KIWI
- McFarland, California; United States;
- Broadcast area: Bakersfield metropolitan area
- Frequency: 102.9 MHz
- Branding: Radio Lobo 102.9

Programming
- Format: Regional Mexican

Ownership
- Owner: Lotus Communications; (Lotus Bakersfield Corp.);
- Sister stations: KCHJ, KPSL-FM, KQKZ, KWAC

History
- First air date: 1989; 37 years ago

Technical information
- Licensing authority: FCC
- Facility ID: 8108
- Class: B1
- ERP: 25,000 watts
- HAAT: 98 meters (322 ft)
- Repeater: 96.5 KPSL-FM HD2 (Bakersfield)

Links
- Public license information: Public file; LMS;
- Webcast: Listen Live
- Website: radiolobo.com

= KIWI =

KIWI (102.9 FM, "Radio Lobo") is a commercial radio station licensed to McFarland, California, and broadcasting to the Bakersfield metropolitan area.

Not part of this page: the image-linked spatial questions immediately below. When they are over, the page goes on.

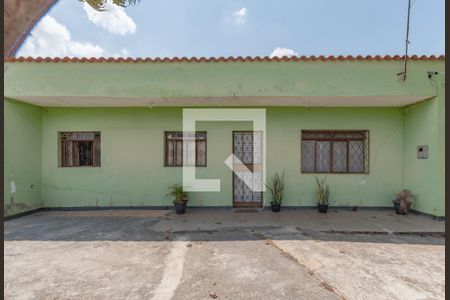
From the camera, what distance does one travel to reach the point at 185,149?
6508 mm

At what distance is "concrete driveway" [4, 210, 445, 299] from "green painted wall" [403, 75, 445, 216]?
56 cm

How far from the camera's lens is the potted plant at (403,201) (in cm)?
577

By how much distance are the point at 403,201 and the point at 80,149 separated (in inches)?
354

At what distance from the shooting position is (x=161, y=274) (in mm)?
2957

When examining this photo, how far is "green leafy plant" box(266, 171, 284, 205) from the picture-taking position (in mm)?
6230

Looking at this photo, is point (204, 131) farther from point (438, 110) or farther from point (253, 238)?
point (438, 110)

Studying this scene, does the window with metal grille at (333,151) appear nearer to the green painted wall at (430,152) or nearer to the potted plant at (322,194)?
the potted plant at (322,194)

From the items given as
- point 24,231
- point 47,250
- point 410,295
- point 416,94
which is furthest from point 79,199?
point 416,94

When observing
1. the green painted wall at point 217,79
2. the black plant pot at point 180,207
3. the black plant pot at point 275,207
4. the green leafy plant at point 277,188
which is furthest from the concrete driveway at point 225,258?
the green painted wall at point 217,79

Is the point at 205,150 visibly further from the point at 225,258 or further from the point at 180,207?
the point at 225,258

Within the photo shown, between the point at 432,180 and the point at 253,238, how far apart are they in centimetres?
469

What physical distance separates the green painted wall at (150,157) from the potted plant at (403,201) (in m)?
0.89

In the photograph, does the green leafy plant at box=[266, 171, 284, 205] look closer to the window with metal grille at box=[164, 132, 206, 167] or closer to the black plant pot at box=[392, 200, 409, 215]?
the window with metal grille at box=[164, 132, 206, 167]

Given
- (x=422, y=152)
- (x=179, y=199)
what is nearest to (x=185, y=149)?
(x=179, y=199)
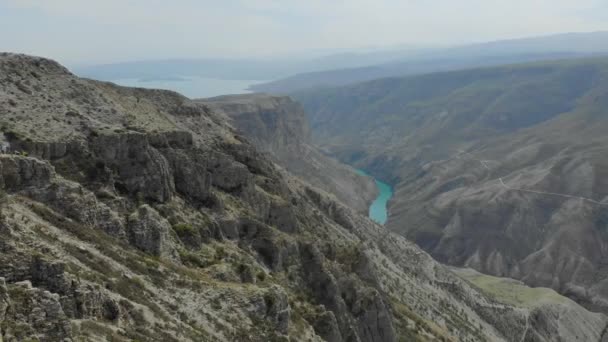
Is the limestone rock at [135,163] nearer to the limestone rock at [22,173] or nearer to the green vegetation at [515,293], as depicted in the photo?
the limestone rock at [22,173]

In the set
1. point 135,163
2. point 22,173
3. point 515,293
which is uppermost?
point 22,173

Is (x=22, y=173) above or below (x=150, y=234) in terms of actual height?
above

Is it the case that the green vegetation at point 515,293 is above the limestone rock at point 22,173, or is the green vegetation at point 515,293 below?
below

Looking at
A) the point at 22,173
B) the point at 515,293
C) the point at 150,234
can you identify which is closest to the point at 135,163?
the point at 150,234

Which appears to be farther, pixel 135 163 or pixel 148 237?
pixel 135 163

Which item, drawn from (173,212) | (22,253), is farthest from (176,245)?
(22,253)

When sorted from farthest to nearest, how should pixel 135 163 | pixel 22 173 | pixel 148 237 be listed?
pixel 135 163
pixel 148 237
pixel 22 173

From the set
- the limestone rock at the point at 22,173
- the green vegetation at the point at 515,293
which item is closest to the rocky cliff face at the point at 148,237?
the limestone rock at the point at 22,173

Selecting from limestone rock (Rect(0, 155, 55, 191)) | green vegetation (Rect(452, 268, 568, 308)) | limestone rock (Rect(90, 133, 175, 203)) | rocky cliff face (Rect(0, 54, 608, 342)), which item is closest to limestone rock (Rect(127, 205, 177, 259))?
rocky cliff face (Rect(0, 54, 608, 342))

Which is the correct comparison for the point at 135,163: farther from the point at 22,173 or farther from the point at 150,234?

The station is owned by Lotus Communications and the license is held by the Lotus Bakersfield Corporation. KIWI airs a regional Mexican radio format. Its studios are located in southwest Bakersfield.

KIWI has an effective radiated power (ERP) of 25,000 watts. The transmitter is off Blue Star Memorial Highway in Reward.

==Programming==
Programming on this station includes Cascabel and Compania on mornings, Isidro Roman on mid-days and Victor Victor on afternoons.